Back to training for the Sails of Change crew

Yesterday afternoon, the crew of the maxi-trimaran, Sails of Change, set sail for the second time this week. As soon as they passed the Petit-Trého port channel buoy and hoisted the mainsail, the maxi-trimaran skippered by Yann Guichard headed south-east. Under a bright sun, the 13 crew members unfurled the large gennaker of the largest ocean racing trimaran in the world and were able to start 18 hours of training towards Arcachon.

Route of the maxi-trimaran Sails of Change skippered by Yann Guichard.

Yann Guichard says: “This week, we went sailing for the first time since the end of our Jules Verne Trophy stand-by. I think everyone is glad to be reunited and to sail together again. Yesterday, we left Quiberon Bay in the early afternoon with little wind. But it quickly picked up, reaching 34 knots in a gust. The sea became rougher too, with short waves. It was a bit hard for everyone to get back into the swing of things so quickly, but it was interesting to sail in these more challenging conditions.
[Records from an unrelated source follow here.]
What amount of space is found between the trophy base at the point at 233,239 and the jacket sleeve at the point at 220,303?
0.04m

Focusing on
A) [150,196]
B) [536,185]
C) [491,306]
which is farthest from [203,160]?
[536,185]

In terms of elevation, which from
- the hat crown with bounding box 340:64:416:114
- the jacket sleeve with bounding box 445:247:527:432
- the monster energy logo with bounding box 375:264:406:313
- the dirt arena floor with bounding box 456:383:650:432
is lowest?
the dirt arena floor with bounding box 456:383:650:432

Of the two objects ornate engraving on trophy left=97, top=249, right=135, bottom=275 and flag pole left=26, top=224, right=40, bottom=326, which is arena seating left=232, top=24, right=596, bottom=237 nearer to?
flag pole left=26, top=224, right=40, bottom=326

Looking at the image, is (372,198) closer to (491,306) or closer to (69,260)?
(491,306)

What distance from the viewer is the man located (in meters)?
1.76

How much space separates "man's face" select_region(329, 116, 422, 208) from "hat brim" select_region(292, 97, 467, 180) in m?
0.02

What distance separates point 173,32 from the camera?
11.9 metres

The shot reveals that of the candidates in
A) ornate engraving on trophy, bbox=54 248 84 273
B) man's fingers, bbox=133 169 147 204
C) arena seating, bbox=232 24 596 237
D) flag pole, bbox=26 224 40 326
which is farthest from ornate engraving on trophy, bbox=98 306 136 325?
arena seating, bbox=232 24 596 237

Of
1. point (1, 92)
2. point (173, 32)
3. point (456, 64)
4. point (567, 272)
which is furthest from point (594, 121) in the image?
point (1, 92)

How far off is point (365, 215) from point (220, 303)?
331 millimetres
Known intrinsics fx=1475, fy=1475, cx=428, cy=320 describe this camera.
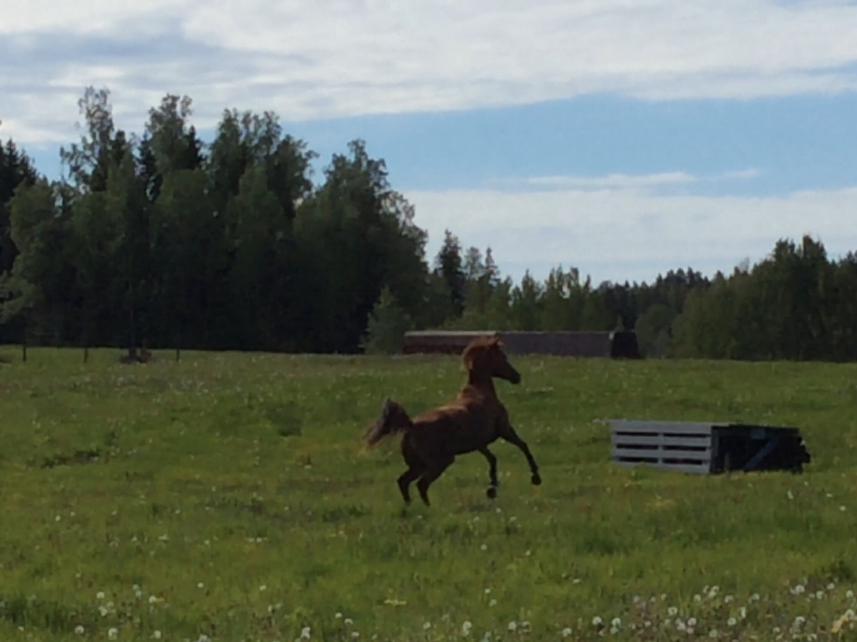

Despite the wind, it was a beautiful night with an almost full moon, no clouds on the horizon and amazing light. On board, we welcomed two new crew members who are testing for the new season. At the same time, we carried out different tests on the batteries, the consumption on board, the energy production with the bike, the wind generator, etc. Finally, we put in place old sails that were cut this winter, and new sails that we have just received, in order to test them under different configurations. Next week, we will sail again to continue to gain experience together, and to fine-tune the final adjustments on board the boat.

Jackson Bouttell at the masthead of the maxi-trimaran Sails of Change

The objective for Yann Guichard is to be ready for April 15th. The crew will be on stand-by again for a month,to consider a record attempt on the Discovery Route (transatlantic race from East to West, between Cadiz in Spain and San Salvador in the Bahamas). The record to beat is of 6 days, 14 hours, 29 minutes and 21 seconds – and both Yann and the crew know it well, as they have held it since November 6, 2013!